GEËXTRAHEERDE TEKST:
◇ ◇ ◇ ◇ ◇ ◇ ◇

Mijn Kifid

Uitspraak 2017-245 (Bindend)

Uitspraak geschillencommissie Financiële Dienstverlening nr. 2017-245 d.d.
13 april 2017
(mr. C.E. du Perron, voorzitter, mr. A.P. Luitingh en mr. J.W.H. Offerhaus, leden en mr. F. Faes, secretaris)

Samenvatting

Klacht tegen de bank. Consumenten vorderen van de bank, de vermogensbeheerder en de tussenpersoon vergoeding van de door hen geleden schade. De tussenpersoon heeft Consumenten een slechte hypotheekconstructie geadviseerd doordat is geadviseerd te beleggen met geleend geld. De bank had niet aan de hypothecaire constructie mogen meewerken en Consumenten voor de risico’s moeten waarschuwen. De Commissie is van oordeel dat de klacht tegen de bank gegrond is. Zij heeft haar zorgplicht geschonden door onvoldoende rekening te houden met het onvermogen van Consumenten om tegenvallers op te vangen. Er is sprake van overkreditering. Wel hebben Consumenten eigen schuld. De vordering wordt deels toegewezen.

Consumenten,

tegen

de naamloze vennootschap Friesland Bank N.V., gevestigd te Leeuwaarden, hierna te noemen Friesland Bank.

◇ ◇ ◇ ◇ ◇ ◇ ◇

DE GEGEVENS:
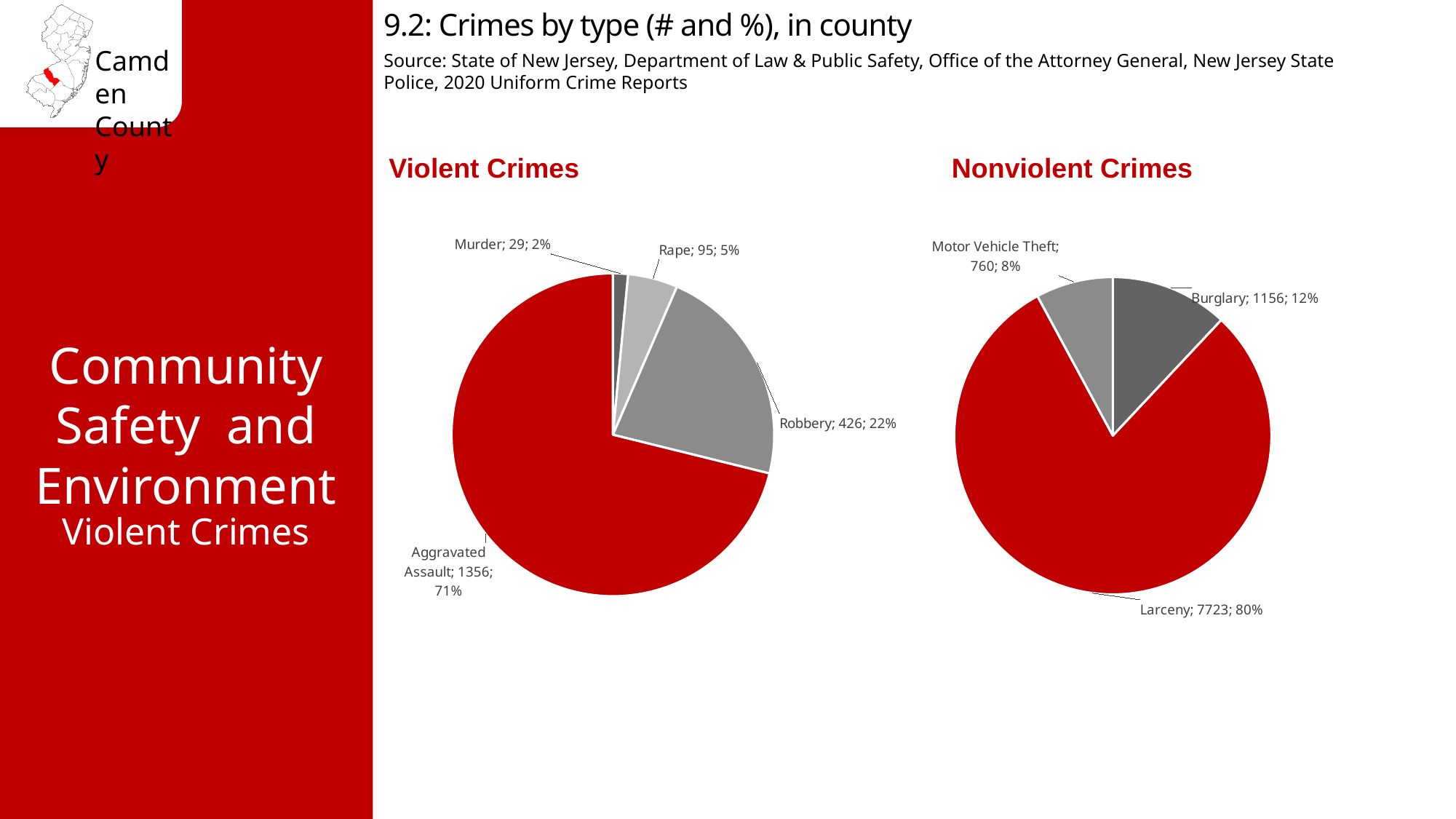
In the Nonviolent Crimes chart, what share of the pie is Burglary? 12% What kind of chart is used for the Nonviolent Crimes data? Pie chart In the Nonviolent Crimes chart, which category has the smallest slice? Motor Vehicle Theft In the Violent Crimes chart, which category has the largest slice? Aggravated Assault In the Violent Crimes chart, how many categories are shown? 4 In the Violent Crimes chart, which category has the smallest slice? Murder In the Nonviolent Crimes chart, how many larcenies are shown? 7723 In the Violent Crimes chart, what is the difference between the number of robberies and the number of rapes? 331 In the Violent Crimes chart, how many aggravated assaults are shown? 1356 In the Violent Crimes chart, what share of the pie is Robbery? 22% In the Nonviolent Crimes chart, which is larger, Burglary or Motor Vehicle Theft? Burglary In the Nonviolent Crimes chart, what is the difference between the number of burglaries and the number of motor vehicle thefts? 396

◇ ◇ ◇ ◇ ◇ ◇ ◇

UIT TE VOEREN TAKEN:
[1] Zet in de Kifid-uitspraak graag de alinea die begint met "Klacht tegen de bank." om in een beknopte opsomming met de belangrijkste feiten.
[2] Ga verder met de Kifid-uitspraak na de laatste zin.
De gegevens spelen hierbij geen enkele rol.

ANTWOORDEN PER TAAK:
[1]
- Klacht tegen de bank: Consumenten vorderen vergoeding van hun schade van de bank, de vermogensbeheerder en de tussenpersoon.
- De tussenpersoon heeft een slechte hypotheekconstructie geadviseerd, namelijk beleggen met geleend geld.
- De bank had niet aan de constructie mogen meewerken en had Consumenten voor de risico's moeten waarschuwen.
- De Commissie vindt de klacht tegen de bank gegrond: de bank schond haar zorgplicht door onvoldoende rekening te houden met het onvermogen van Consumenten om tegenvallers op te vangen.
- Er is sprake van overkreditering.
- Consumenten hebben wel eigen schuld.
- De vordering wordt deels toegewezen.

[2]
1. Procesverloop

De Commissie beslist met in achtneming van haar reglement en op basis van de volgende stukken:

– het dossier van de Ombudsman Financiële Dienstverlening;
– het verzoek tot geschilbeslechting van Consumenten, ontvangen op 20 februari 2014;
– het verweerschrift van Friesland Bank;
– de repliek van Consumenten;
– de dupliek van Friesland Bank;
– de pleitnota van Friesland Bank.

2. Overwegingen

De Commissie heeft het volgende vastgesteld.
Tussenkomst van de Ombudsman Financiële Dienstverlening heeft niet tot oplossing van het geschil geleid. Beide partijen zullen het advies van de Commissie als bindend aanvaarden.

Partijen zijn opgeroepen voor een mondelinge behandeling op 19 december 2014 en zijn aldaar verschenen.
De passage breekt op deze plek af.